The second? During the last tour Califone had all their equipment stolen. Not just the guitars and amps and the microphones and the kick pedal etc, but even the pre-WW1 violin they had been lugging as a torch to bear in the fight against modern music. But it’s all gone, now, they shrug, in the light of a car park band meeting. We gotta move on. Get some shitty jobs, pool our resources, and see what’s what.
OK, I gotta tell you: the last bit of that paragraph was quite obviously me making stuff up. But it sticks: cos Roots and Crowns is so far left from what the band has previously done (either as their earlier incarnation Red Red Meat, or Califone) that you gotta be clutching at straws to claim it as natural progression.
Aurally it’s not far from the mark, but emotionally? I may be wrong (no need to call the evening news ‘bout that, I know) but this album seems like a smug game of guess the influences. I feel I should love it more. But when you spend the majority of the time lost in the footnotes, rather than the material, there is cause for concern.
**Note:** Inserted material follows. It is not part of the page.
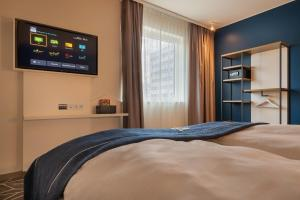 A bed or beds in a room at the niu Ridge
If necessity is the mother of invention (the band had to subsequently go out and buy all new equipment after some shithead junky pirated what they had collated to date) then let inventiveness be the mother of getting fucked over.
This album finds Califone truly searching beyond what they had know before. Eno-esque atmospherics, Telstar-like electronics, and an opening track which isn’t far off a post-rock rewrite of Sympathy For The Devil (and given Red Red Meat’s altar at the feet of the Stones, then why not?). Like I said, all good. But for a band who took beer-soaked melancholy to new heights well over a decade ago (as Red Red Meat), what does pissing around in a trough really mean?